On 21 Nov 2004, Helmut Eller wrote:
Christophe Rhodes csr21@cam.ac.uk writes:
Maybe -- but, unless I read Helmut's work wrongly, it's also the only way of communicating the full space of characters to Emacs -- that is, Helmut's message strongly implied to me that current released versions of the emacsen do not support utf-8 communications in any useful way. Is this correct?
I was wrong. According to the NEWS file the utf-8 coding system was already present in Emacs 21.1., i.e. the first release of the 21 series. Sorry, for the confusion.
I don't know what the exact state in the XEmacs world is.

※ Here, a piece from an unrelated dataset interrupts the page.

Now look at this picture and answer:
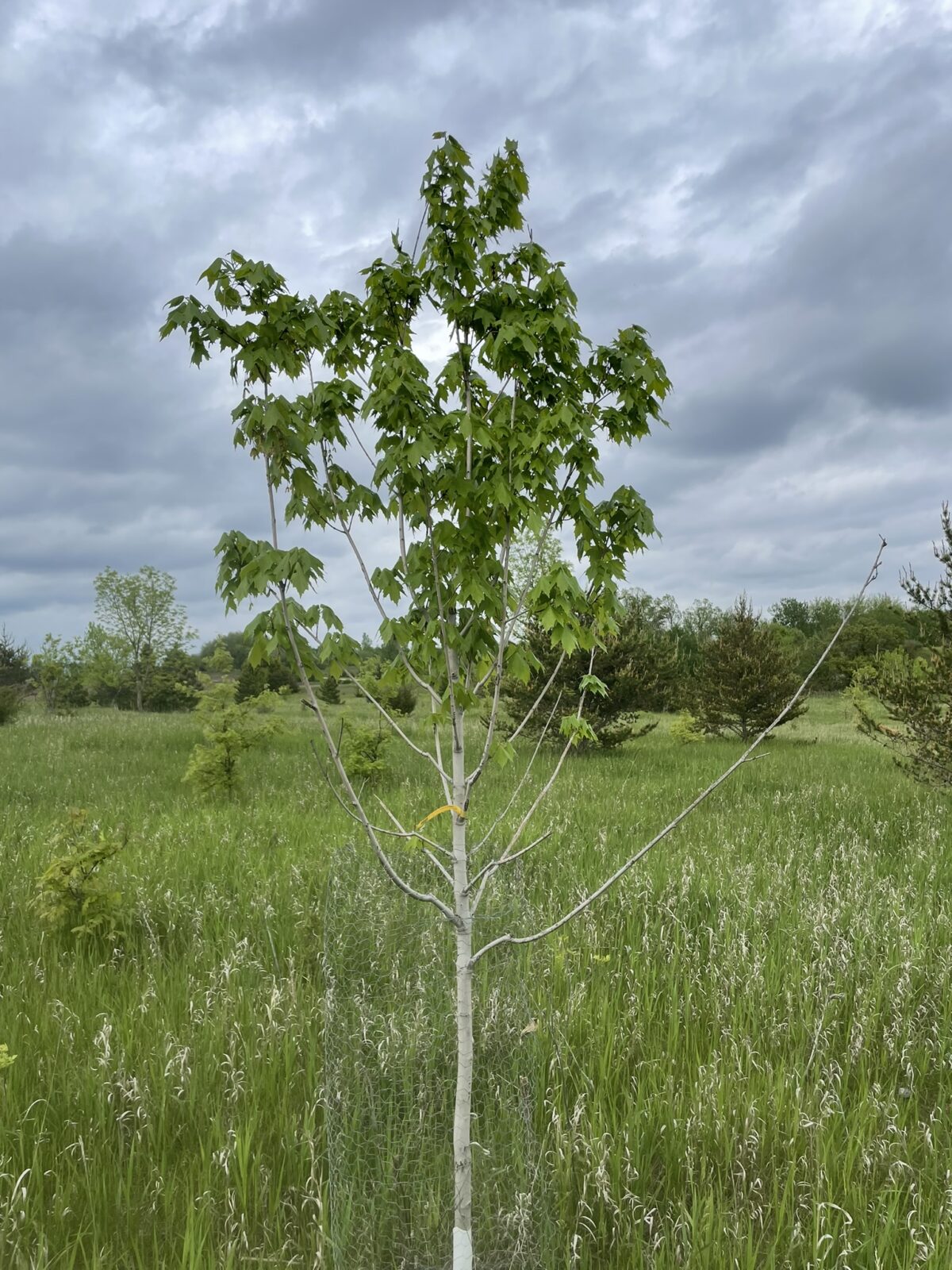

My XEmacs 21.4 here had neither utf-8 nor emacs-mule support. But as Daniel said, utf-8 can be added with the mule-ucs package. I just tried it and it worked painlessly under Debian. mule-ucs works even for Emacs20.
*nod* Basically, it installs a CCL driver that knows about the internal mule encoding on those platforms, and maps UTF-8 to and from it.
If you want to use `mule-unicode' yourself, you need to embed that same knowledge in your own Unicode<->MULE layer. If the Lisp vendor did that for you, of course, then it is their problem to do that work. ;)
One difference I observed between emacs-mule and utf-8 was that the same CL character can be mapped to different Emacs characters. E.g. in Allegro #\greek_small_letter_lamda (no, that's not a typo :) with char-code #x3bb, can be displayed as #x513bb or #xd34b. With my fonts, the glyph for the latter is a bit wider than a normal character. No idea what that means, though.
The GNU Emacs project allocated an internal section of the emacs-mule space for representing Unicode character ranges. These are the `mule-unicode-XXXX-YYYY' ranges, represented internally as `9C F0 XX XX' according to my Emacs 21.3.
These are used by the internal UTF-8 support, and can only display characters from fonts that have an X `iso10646-1' font encoding.
There is a very limited range of suitable fonts available for this, especially if you don't use a stock 75DPI monitor, and many of them are of variable or low quality.[1]
MULE-UCS, on the other hand, uses CCL to transform the UTF-8 byte stream into characters in the pre-assigned MULE space, so your Greek character should have turned up as something like `greek-iso8859-7', represented as `86 XX' internally.
This will then use a font in the relevant X ISO encoding to display. Since there have been a lot more years of using that encoding, many higher quality fonts are available.
Presumably, on your system, the font here matches the iso8859-1 font exactly, while the Unicode encoded font does not.
You can find out what internal codeset and font were used, on GNU Emacs at least, by moving the cursor over the character and entering `C-u C-x ='.
Finally, one other difference between the MULE-UCS and internal support is the handling of characters outside the supported range. While I have not tested this, I am assured that as of MULE-UCS 0.83 it is true:
When the current MULE-UCS release loads a character that it cannot map from UTF-8 to emacs-mule, it replaces it with a substitution character destructively. When you write it out, that information is lost.
The internal utf8 coding system stores the original bytes internally, and when you write it out, the original byte sequence is reproduced on output.
This, apparently, is a model that MULE-UCS is adopting on their next major release. I don't know if the `mule-ucs' package in Debian has this implemented yet, but the version number suggests a CVS release, probably after this feature was added.
I don't actually use MULE-UCS at the moment, so can't comment beyond this.
Regards, Daniel
Footnotes: [1] This is my one real objection to the internal UTF-8 encoding in Emacs 21; it made it *really* hard to get decent Unicode font support, since my display is ~120DPI.